Play to the softest instrument in the ensemble. Listen carefully and concentrate on not drowning them out.
Don’t fight your instrument. Use drums/cymbals/heads/tuning/sticks that are controllable, and that sound good at a low volume.
- Wise use of muffling. In the past I was an anti-muffling extremist- I used wide-open Remo Ambassadors on all my drums including the bass drum. Playing that way at very low volumes, your signal:noise ratio can go a little bit to hell- your primary note can get lost in the overtones. Today I have an Evans “Dry” head on one of my snare drums, and a coated Emporer with a Muff’l on the playing side of my bass drum. That’s still a pretty live sound for a lot of people.
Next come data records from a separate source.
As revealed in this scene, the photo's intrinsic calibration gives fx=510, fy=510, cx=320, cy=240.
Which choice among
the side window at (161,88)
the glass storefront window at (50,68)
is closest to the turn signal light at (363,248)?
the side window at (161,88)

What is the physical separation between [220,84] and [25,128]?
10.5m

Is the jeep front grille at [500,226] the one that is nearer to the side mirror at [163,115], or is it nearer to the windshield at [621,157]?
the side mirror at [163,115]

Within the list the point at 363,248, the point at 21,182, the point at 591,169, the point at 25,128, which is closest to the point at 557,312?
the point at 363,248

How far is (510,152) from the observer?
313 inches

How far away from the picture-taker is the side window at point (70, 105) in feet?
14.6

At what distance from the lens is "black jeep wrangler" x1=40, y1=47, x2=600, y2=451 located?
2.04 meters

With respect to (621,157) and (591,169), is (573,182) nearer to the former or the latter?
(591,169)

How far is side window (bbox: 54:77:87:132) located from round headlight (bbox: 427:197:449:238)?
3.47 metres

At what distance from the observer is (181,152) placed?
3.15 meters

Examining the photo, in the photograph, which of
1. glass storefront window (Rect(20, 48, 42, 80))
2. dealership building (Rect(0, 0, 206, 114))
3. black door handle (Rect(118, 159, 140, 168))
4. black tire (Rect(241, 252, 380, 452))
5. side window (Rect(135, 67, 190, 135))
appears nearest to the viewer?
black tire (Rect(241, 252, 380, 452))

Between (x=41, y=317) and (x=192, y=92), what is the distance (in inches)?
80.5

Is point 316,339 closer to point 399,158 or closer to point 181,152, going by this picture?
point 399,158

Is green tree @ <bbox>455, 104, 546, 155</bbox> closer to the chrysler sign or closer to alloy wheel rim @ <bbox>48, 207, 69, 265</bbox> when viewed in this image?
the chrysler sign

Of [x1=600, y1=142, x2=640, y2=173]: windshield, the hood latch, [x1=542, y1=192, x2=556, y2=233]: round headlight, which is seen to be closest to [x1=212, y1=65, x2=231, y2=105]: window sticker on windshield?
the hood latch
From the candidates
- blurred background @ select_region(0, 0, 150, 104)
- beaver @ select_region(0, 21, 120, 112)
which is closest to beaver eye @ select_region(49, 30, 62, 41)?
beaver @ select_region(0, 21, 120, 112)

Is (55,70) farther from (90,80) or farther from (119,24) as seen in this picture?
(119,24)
- Tuning. I tune my drums high enough that I can just touch them and they will produce a tone. Lower tunings need to be played more forcefully to get a good sound.
- Bosphorus cymbals, particularly the Master series, and certain Sabian cymbals are very good for allowing you to dig in and get a full sound without the volume getting away from you.
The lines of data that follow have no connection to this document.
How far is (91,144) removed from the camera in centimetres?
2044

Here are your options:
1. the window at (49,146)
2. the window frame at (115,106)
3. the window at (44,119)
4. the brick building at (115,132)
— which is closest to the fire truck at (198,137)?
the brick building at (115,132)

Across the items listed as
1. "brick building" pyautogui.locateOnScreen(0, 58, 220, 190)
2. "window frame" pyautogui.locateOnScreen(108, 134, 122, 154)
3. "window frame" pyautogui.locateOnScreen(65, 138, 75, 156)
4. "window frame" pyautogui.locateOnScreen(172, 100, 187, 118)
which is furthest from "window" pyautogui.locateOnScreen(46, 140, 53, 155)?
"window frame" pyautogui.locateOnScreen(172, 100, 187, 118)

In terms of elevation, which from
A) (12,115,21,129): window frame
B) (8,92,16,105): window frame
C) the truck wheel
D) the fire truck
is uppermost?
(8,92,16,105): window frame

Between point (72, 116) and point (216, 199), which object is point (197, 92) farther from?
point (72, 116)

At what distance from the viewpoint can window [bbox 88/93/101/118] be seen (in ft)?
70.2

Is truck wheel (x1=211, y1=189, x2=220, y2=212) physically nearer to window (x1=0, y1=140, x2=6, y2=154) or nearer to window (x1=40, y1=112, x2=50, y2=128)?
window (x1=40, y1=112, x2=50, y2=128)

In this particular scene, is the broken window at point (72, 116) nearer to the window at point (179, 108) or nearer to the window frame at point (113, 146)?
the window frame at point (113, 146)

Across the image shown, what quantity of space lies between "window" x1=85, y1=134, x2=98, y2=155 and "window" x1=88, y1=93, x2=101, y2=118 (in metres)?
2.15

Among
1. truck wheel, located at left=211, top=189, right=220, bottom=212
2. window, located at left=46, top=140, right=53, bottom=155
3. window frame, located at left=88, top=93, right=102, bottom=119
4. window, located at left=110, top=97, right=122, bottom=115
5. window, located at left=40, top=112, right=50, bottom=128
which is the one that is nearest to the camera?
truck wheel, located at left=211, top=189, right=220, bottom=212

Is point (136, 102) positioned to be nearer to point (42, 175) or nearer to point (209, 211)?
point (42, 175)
- Maple sticks with a wooden bead. They don’t need to be small- I use a Vic Firth SD-11, which is the size of a fairly beefy 5B, and I have no problem controlling them. They’re easier to hold on to, and get a better tone than smaller sticks, both of which help me to relax. Use a felt beater on the bass drum.
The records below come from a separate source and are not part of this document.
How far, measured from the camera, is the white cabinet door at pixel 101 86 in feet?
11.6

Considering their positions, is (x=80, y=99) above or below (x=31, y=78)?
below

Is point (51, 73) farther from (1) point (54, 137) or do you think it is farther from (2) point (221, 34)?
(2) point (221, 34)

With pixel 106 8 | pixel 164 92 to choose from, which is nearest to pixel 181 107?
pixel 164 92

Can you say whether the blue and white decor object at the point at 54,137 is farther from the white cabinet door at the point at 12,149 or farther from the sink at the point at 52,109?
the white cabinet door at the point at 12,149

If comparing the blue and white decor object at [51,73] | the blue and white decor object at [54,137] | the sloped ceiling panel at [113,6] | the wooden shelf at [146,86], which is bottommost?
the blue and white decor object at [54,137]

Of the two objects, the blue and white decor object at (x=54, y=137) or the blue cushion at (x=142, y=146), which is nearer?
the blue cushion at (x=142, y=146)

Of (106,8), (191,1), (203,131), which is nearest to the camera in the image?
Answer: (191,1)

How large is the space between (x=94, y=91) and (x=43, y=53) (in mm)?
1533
Learn what is and is not reasonable in terms of volume requests. Live music is louder than piped-in muzak, and the drums are going to dominate an unamplified flute or voice, no matter how delicately you play them. If the dirt-bag best man wants to hear “Rock You Like A Hurricane” exactly like the record, but the crusty old venue manager is freaking out because you’re louder than the clarinet/accordion duo they usually have, I’m afraid it isn’t going to happen.